Monday, October 24, 2011

Support Your Local "Farmacy"

"Let [local] food be your medicine."  I think all food was local when Hippocrates gave that advice.

Sunday, October 23, 2011

In Praise of (local) Prunes

 Photo courtesy of Robin Loznak

I bought ten pounds of the best-tasting local prunes yesterday at the Umpqua Valley Farmers Market.  Janet Fisher and her daughter and son-in-law were giving out samples, so naturally I had to try them and oh, were they good!

My complaint about the packaged prunes at the grocery store (the bag says "dried plums" now to sound more appealing) is that they are too wet and gushy.  I've always wished they were drier and chewier, more like raisins.  I've even considered taking the time to put them in my dehydrator and dry them out a bit more.  Well, guess what?  These local prunes are exactly what I'm after, nice and chewy!  (Of course, you can steam them or stew them if you like them soft.)  Yes, they have pits, but you just pop one in your mouth and chew around it or slit the skin with a knife (or sharp thumbnail) and pull the pit out before eating.  Once pitted they can be chopped or snipped into pieces with scissors and used just as you would raisins.  I'll be tossing them into my morning oatmeal and using them in baked goods all winter long.  Exotic ideas are running through my head.  Once the pit is removed, the "pocket" could be stuffed with all sorts of delectable things; nuts, goat cheese, chocolate chips?  What a fun and nutritious snack!  C'mon, admit it, we could all use more fiber in our diet.

Janet Fisher, with the help of her family, grows Moyer, Italian, and Brooks prunes on her historic Umpqua Valley century farm, the Martha A. Maupin Century Farm, named for her great-great-grandmother.  According to the pamphlet I picked up at their booth, they use natural, organic growing methods and dry the prunes right on the farm in a commercial dryer (shown in the photo above) that has been serving them and other local growers since the 1930's.

The Moyer prunes are sold out for the season, but I sampled both the Italians and Brooks.  The Italian prunes are slightly smaller and a bit more tart than the Brooks, but both are sweet and delicious.  Prices are $12 for a 5-pound bag or $23 for a 10-pound bag of the Brooks--that's what I bought.  The Italians are $11 for a 5-pound bag and $21 for a 10-pound bag.  They will store nicely in your freezer for years, though I'm guessing mine will get eaten up long before next year's harvest is ready.

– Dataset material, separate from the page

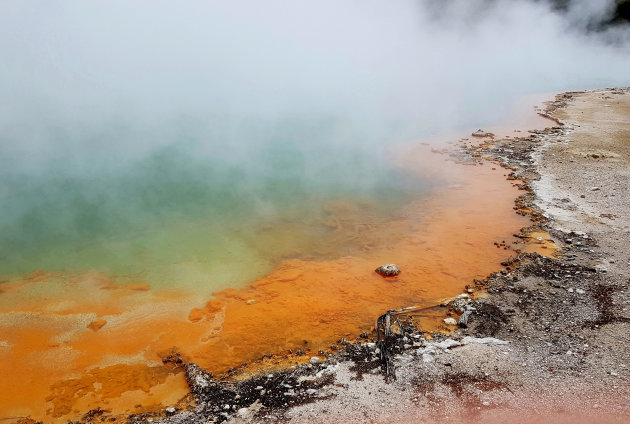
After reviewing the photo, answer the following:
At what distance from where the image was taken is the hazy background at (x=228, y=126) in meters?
7.45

Your last chance to stock up on these wonderful prunes will be this Saturday, October 29 from 9 to 1, at the Umpqua Valley Farmers Market on Diamond Lake Blvd.   Don't miss out!

Saturday, October 22, 2011

Time to Get Crackin'

Hazelnuts (filberts) are ready at Norm Lehne Garden & Orchards, but if you'd like some, you'd better hurry out today as they are going fast.  These are large/jumbo Ennis variety nuts.  They are $1.75/lb. and you can crack them yourself on the spot with Norm's old-fashioned cracker.  It doesn't take long at all to separate the nutmeats from the shells later--a great task for a rainy evening by the fire.  You will get about 50% nutmeats from the total weight.

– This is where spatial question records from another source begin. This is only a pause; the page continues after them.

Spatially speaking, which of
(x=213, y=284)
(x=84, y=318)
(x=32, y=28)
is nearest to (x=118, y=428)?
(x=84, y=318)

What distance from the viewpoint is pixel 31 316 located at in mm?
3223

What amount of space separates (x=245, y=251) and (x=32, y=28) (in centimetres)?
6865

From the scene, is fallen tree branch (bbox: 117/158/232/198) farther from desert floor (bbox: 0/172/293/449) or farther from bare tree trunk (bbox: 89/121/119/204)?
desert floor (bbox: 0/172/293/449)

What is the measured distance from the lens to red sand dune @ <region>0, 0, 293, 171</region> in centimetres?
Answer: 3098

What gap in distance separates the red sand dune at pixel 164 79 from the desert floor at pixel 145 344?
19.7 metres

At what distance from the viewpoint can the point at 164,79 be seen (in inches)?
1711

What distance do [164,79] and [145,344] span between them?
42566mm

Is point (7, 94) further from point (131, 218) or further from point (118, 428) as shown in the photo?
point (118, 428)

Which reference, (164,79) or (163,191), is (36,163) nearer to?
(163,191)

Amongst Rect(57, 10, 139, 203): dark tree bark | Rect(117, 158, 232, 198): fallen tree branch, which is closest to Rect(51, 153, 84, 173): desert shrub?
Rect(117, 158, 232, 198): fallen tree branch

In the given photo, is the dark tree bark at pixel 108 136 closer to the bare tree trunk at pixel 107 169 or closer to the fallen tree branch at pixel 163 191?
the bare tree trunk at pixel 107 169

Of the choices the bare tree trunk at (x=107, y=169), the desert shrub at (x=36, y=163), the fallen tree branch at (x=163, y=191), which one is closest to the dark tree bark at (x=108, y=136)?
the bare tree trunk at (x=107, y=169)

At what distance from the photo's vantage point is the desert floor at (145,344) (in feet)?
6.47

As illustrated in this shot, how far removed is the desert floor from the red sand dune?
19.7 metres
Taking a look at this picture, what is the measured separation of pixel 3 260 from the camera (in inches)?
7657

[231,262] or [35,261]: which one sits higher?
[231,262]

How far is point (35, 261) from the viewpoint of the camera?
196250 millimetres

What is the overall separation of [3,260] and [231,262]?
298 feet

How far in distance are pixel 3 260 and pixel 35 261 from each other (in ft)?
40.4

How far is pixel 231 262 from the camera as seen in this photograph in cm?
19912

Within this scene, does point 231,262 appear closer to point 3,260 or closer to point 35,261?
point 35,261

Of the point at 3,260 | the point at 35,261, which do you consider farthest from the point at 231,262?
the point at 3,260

I store them in the freezer and roast a small batch at a time to add to salads or nibble on.  I also use them in cookies and granola.  They make delicious hazelnut butter, too.

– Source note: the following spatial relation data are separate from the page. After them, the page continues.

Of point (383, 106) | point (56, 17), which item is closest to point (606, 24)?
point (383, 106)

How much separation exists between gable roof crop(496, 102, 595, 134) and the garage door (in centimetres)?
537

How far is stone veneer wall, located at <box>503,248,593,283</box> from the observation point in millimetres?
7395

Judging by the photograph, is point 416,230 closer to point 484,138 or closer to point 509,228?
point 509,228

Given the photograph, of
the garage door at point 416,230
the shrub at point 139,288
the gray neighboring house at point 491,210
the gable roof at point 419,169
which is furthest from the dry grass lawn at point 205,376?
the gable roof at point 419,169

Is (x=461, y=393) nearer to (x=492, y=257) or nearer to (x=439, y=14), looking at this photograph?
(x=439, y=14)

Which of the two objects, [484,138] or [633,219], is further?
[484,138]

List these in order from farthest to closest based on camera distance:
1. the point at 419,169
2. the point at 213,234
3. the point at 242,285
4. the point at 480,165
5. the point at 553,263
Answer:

If you can't get out there today, you might be able to reserve some to pick up Monday by calling 541-672-2745.

Walnuts should be ready soon.  You can get on the list at Brosi's Sugartree Farms (541-679-1472) and they'll call when they are harvested and back from the dryer.  Cleveland Rapids Orchards (Ray and Kaye Lehne) no longer sell walnuts.

Update:  Just got back from Sherm's and I noticed they have hazelnuts in the shell, uncracked, for $3.45/lb., so Norm's are a bargain!